Yulia Koroleva
Sustainability Director, GIA, Switzerland
As GIA’s Sustainability Director, Yulia Koroleva (Switzerland) brings over 15 years of experience in Sustainability Management, working with international organizations, media, and research institutions.
As co-founder of an Ocean TV channel, she combined entrepreneurship with environmental advocacy, delivering over 100 workshops on sustainable practices.
Yulia’s academic credentials include a professorship at the Sustainability Management School (SUMAS) with a diverse portfolio of courses, including Sustainable Business Models, Responsible Tourism, and Sustainable Hospitality. She contributed to the United Nations ITU’s Sustainability Policy.
Among her notable projects is the launch of the first Green Fitness Rating, designed to assess the sustainability of fitness clubs and centers. Her multidisciplinary approach — spanning academia, business, and media — positions her as a high-impact professional in the sustainability sector.
Yulia’s vision for sustainability is rooted in actionable steps toward responsible resource management and transparency in corporate practices. At GIA, she leads programs that equip participants with the knowledge and tools to incorporate sustainable practices in business, thereby fostering environmental responsibility and social impact.
1. How can hotels, resorts, and airlines implement eco-friendly practices without compromising guest experience?
Hotels, resorts, and airlines can implement eco‑friendly practices without compromising guest experience by grounding their strategy in four core principles of green marketing: delivering superior consumer value, ensuring authenticity, embedding sustainability across the full product lifecycle, and engaging consumers in meaningful, participatory ways.
In parallel, this transition should steadily build a compelling business case for guest experience, articulating a clear value proposition that resonates with travelers and elevates their stay. Sustainable choices should be supported by continuous, engaging, and even playful learning moments that make responsible hospitality feel aspirational and desirable — in other words, “sexy.”
Finally, the diverse shades of green consumers should be invited to act as co‑creators of these innovations, serving as a think‑tank community and unique advisory group shaping the next generation of sustainable experiences.
2. What innovations in sustainable tourism—such as renewable energy, waste reduction, and local sourcing—have the greatest impact on environmental outcomes?
The most impactful innovations in sustainable tourism are not individual techniques like renewable energy, waste reduction, or local sourcing. These are important, but they are ultimately tools.
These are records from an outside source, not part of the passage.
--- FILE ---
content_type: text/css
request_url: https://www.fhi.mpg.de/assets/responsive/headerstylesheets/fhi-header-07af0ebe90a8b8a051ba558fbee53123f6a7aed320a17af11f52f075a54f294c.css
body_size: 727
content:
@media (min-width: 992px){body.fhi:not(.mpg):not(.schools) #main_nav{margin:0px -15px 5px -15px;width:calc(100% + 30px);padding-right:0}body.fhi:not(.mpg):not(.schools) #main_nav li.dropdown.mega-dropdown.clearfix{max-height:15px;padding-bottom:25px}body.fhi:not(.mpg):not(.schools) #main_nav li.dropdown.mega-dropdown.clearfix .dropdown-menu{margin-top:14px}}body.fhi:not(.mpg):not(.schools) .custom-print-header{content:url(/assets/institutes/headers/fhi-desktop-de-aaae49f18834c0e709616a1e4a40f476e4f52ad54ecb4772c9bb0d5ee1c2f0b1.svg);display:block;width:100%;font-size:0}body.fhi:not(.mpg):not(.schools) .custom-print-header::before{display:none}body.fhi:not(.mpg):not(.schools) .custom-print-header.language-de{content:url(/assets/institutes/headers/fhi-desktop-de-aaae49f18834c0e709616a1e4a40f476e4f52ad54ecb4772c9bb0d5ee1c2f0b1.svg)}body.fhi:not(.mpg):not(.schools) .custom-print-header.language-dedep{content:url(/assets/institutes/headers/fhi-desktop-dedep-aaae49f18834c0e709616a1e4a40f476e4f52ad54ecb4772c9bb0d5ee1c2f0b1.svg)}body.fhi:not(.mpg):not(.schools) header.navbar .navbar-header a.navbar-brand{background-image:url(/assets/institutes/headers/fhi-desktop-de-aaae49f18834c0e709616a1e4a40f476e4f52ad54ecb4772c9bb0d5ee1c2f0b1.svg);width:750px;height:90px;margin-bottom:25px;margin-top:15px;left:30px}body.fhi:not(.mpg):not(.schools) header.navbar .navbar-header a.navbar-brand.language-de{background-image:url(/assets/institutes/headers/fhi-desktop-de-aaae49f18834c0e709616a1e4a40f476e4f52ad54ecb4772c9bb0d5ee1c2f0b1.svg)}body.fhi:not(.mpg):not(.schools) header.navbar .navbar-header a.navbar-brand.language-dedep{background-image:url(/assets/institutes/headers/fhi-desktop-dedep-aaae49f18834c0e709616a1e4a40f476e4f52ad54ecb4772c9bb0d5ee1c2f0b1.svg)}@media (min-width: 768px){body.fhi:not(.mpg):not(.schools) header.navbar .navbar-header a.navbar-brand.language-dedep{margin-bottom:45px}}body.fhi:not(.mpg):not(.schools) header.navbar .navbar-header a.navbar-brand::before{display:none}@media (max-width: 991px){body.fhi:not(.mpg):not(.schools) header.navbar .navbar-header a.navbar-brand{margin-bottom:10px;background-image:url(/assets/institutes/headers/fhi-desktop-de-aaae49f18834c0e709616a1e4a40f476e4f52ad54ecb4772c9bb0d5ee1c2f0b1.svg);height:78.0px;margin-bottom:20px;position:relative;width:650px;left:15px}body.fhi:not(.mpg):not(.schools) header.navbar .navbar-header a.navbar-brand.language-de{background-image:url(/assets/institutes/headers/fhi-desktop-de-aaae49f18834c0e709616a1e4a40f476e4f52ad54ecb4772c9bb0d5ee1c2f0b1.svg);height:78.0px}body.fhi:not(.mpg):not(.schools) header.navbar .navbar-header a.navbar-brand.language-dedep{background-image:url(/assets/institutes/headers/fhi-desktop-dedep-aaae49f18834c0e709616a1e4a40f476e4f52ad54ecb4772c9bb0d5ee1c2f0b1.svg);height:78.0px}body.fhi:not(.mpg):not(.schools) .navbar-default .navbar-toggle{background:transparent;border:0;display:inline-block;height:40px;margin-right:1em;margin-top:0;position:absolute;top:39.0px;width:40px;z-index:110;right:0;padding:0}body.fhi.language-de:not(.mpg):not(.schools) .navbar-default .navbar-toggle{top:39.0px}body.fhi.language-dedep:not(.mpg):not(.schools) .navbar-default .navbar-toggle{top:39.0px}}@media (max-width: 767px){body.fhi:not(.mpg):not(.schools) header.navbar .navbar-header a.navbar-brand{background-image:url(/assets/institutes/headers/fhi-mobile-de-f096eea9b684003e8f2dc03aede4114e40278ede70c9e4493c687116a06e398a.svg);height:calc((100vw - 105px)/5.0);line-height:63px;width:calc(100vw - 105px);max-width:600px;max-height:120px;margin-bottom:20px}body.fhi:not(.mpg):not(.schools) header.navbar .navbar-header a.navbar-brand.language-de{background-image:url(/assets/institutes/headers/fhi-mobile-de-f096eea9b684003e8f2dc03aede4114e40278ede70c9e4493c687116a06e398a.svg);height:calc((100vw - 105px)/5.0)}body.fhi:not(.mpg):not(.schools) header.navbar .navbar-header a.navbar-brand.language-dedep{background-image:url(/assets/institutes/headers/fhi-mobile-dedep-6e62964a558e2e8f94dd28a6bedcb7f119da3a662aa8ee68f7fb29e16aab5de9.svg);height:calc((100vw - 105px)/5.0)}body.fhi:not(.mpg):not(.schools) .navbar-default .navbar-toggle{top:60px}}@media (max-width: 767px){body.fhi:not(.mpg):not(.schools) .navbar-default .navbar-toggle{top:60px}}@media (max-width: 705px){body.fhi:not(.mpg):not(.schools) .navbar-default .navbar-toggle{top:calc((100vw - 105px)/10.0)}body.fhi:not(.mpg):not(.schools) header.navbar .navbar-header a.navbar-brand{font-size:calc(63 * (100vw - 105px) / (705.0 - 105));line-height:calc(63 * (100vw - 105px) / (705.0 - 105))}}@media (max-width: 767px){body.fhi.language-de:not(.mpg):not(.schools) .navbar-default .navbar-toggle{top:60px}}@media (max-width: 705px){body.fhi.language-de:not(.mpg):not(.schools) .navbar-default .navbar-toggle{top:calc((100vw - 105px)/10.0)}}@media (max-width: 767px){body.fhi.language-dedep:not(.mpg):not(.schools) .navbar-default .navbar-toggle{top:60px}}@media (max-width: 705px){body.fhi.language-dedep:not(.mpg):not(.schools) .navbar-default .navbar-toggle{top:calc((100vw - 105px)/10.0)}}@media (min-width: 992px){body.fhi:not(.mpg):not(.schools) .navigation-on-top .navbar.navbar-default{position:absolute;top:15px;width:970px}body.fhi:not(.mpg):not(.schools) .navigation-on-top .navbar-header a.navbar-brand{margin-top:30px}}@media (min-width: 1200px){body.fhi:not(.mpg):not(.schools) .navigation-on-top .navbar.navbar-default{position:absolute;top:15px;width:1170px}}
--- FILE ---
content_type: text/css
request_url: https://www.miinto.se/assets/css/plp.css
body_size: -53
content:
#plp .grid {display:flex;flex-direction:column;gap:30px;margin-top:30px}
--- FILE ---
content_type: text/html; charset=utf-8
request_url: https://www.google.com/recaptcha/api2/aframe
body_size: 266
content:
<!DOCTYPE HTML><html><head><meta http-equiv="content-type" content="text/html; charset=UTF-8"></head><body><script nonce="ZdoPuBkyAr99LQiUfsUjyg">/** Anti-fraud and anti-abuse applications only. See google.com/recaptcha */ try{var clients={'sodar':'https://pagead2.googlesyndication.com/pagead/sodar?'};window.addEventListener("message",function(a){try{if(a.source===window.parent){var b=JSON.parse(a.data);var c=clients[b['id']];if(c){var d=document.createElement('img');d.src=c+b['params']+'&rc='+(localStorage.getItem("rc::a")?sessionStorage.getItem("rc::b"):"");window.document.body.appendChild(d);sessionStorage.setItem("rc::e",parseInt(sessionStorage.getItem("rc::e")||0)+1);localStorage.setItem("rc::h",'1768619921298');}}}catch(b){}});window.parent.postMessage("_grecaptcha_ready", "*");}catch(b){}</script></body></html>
The real transformation happens when tourism operators redesign their business models to be inherently sustainable — models that are disruptive, competitive, resilient, and capable of evolving in a volatile geopolitical and environmental landscape. When this foundation is in place, the operational innovations naturally follow and reinforce each other.
A powerful example is Wilderness Safaris, a pioneering tour operator on the African continent. Instead of relying on the traditional (and increasingly overused) triple bottom line, they expanded the model by adding culture as a core pillar. This shift created unprecedented long‑term impact: tangible benefits for local communities, thriving commerce, strengthened conservation outcomes, and deep cultural preservation. At the same time, they earned the trust and loyalty of discerning high‑end travelers by respecting the carrying capacity of their wilderness sites and delivering experiences rooted in authenticity and ecological integrity.
This is the kind of innovation the sector needs — not isolated sustainability tactics, but holistic, culturally grounded, community‑anchored business models that make environmental outcomes inevitable rather than optional.
3. How can governments and industry stakeholders collaborate to promote responsible tourism and green certifications worldwide?
Governments and industry stakeholders can accelerate responsible tourism and the adoption of green certifications by applying the best practices of multi‑stakeholder management and engagement, including:
Shared vision and aligned incentives
Clear roles and responsibilities
Transparent governance and decision‑making
Continuous dialogue and feedback loops
Joint monitoring, evaluation, and accountability mechanisms
When a strong business case and financial incentives are embedded into green certification systems, magic happens. Operators see certifications not as compliance burdens but as gateways to market differentiation, new revenue streams, and access to high‑value traveler segments.
As responsible tourism continues to evolve, governments and industry players should co‑lead the market, shaping an ecosystem grounded in inclusivity, innovation, and long‑term value creation. When certifications open doors to new markets, strengthen brand trust, and enhance destination competitiveness, that alone becomes a powerful engine to keep these partnerships advancing — milestone by milestone.